When I first moved to Champaign in December 2014 for my job – 9 months before Blaze would move here – I never envisioned that I would be spending so many weeks and weekends alone. The need for Blaze to stay in Ghana for his work continued to extend. You may or may not have even been aware that I was lonely and angry. With each new Sunday, I found bitterness for the fact I had to come to church “alone” when I had never needed to before in my life. I always had a family or group of friends. However, over time, I came to experience that within the Wesley family, I wasn’t really alone at all.

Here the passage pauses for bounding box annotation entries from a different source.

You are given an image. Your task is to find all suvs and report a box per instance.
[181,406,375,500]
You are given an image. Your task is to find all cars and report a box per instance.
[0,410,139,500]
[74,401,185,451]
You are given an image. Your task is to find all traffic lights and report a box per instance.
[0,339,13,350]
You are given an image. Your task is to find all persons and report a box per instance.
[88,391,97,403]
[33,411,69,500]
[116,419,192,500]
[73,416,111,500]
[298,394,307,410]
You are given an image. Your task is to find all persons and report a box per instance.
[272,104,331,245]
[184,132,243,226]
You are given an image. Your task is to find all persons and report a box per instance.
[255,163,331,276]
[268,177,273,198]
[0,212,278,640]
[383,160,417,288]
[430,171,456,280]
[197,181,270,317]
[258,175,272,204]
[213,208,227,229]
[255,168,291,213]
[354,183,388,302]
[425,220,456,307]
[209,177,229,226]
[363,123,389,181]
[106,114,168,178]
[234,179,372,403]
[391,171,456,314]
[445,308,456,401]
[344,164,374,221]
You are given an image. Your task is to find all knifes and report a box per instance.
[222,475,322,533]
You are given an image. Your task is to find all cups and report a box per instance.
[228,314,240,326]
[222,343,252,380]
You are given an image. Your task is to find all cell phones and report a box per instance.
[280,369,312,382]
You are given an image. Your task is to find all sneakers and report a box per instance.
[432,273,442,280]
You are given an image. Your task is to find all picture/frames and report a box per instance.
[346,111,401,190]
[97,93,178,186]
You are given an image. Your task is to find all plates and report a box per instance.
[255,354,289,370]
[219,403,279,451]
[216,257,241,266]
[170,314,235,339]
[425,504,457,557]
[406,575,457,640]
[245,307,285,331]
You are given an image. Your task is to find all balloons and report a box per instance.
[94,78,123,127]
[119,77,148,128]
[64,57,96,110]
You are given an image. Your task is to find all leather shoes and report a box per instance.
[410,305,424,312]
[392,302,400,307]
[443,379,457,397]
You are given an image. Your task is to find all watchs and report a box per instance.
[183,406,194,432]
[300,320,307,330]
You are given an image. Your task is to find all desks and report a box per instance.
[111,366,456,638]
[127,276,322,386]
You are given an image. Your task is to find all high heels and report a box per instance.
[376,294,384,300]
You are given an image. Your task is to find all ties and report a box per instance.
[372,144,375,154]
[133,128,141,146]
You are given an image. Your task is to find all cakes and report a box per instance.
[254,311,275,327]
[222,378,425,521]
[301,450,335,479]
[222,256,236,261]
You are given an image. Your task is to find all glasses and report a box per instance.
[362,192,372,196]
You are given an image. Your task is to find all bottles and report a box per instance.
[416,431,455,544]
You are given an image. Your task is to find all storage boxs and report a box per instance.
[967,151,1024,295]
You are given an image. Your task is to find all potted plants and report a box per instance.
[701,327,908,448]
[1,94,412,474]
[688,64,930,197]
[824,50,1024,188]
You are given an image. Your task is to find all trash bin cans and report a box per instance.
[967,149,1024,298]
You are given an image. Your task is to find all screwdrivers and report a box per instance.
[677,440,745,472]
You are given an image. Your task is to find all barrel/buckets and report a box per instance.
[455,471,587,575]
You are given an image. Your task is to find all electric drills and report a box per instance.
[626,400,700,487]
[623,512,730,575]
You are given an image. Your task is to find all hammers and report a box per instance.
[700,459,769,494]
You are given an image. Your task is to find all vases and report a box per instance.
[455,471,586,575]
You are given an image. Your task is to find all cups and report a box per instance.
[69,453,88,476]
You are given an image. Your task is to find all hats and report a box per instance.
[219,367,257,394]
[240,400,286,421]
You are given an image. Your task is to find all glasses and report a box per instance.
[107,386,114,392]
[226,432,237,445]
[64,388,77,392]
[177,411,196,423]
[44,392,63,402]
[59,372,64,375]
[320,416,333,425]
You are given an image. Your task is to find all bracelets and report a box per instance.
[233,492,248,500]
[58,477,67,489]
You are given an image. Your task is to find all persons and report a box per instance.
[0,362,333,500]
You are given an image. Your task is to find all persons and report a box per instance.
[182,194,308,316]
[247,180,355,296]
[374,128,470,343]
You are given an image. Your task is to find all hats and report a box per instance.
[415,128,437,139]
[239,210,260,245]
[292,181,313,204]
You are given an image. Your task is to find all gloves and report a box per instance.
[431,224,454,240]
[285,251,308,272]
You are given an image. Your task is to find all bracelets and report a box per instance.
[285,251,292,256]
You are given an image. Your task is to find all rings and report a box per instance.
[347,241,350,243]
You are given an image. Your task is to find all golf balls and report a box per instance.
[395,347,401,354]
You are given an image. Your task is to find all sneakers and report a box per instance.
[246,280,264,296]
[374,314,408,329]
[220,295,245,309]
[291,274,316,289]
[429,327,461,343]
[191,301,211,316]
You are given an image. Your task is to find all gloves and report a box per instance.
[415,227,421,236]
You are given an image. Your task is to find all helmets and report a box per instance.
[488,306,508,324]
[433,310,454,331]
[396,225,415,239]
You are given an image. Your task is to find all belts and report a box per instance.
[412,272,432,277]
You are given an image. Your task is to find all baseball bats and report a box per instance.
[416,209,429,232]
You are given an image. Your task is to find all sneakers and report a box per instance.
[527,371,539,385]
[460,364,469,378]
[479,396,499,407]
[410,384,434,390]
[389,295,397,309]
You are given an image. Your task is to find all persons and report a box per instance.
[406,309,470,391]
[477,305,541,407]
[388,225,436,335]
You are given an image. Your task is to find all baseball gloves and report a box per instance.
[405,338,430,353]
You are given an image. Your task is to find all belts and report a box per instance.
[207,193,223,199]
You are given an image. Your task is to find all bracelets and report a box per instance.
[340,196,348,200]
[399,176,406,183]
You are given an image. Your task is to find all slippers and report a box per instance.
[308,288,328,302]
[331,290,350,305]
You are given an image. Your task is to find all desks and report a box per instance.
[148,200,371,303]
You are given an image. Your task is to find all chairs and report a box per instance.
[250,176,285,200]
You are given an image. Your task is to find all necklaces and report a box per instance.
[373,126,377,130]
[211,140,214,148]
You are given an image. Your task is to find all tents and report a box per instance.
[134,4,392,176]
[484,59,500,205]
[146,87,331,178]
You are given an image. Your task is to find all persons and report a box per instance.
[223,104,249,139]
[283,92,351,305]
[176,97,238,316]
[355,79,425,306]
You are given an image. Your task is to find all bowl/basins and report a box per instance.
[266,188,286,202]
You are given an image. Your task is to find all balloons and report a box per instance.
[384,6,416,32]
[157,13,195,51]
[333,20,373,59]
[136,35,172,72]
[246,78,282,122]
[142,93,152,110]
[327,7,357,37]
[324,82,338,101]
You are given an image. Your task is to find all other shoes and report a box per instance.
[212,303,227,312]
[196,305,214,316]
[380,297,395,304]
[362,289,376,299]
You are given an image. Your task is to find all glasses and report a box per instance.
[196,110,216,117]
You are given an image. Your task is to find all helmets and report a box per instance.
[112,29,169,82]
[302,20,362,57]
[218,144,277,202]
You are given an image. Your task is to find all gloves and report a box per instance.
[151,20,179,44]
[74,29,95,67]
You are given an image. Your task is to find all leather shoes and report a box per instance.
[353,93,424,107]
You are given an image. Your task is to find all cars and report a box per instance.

I remember one of the first Sundays that there were some people running around barefooted, and I thought that was so strange. With time, I would come to realize how a community who allows people to come as they are – with or without shoes even – could also love and welcome me in my estrangement and hurt, even without knowing. When work was always an environment where I had to show up put together – wearing my game face every day – this was a place to be vulnerable and incomplete. I desperately needed that place.

So with that, thank you. Thank you for being that community that gave me hope to persevere with each new week growing in love, in patience, and in understanding. If you asked my husband, I’m sure he’d say I still have some room to grow in those areas… but that’s why we’re here.

I can’t tell you how many Sundays we’ve gone home or to lunch and couldn’t quit discussing the message or a song or testimony and its application in our own lives. We’re big into “processing” in our household and you’ve given us so much to think and talk about. I’m so grateful to have begun this chapter of our lives here and to now officially join our first church as “The Curries.”

And because of Wesley, we have hope that no matter where our journey leads us next, we can find communities like Wesley that bring us this kind of powerful and transformative hope week to week.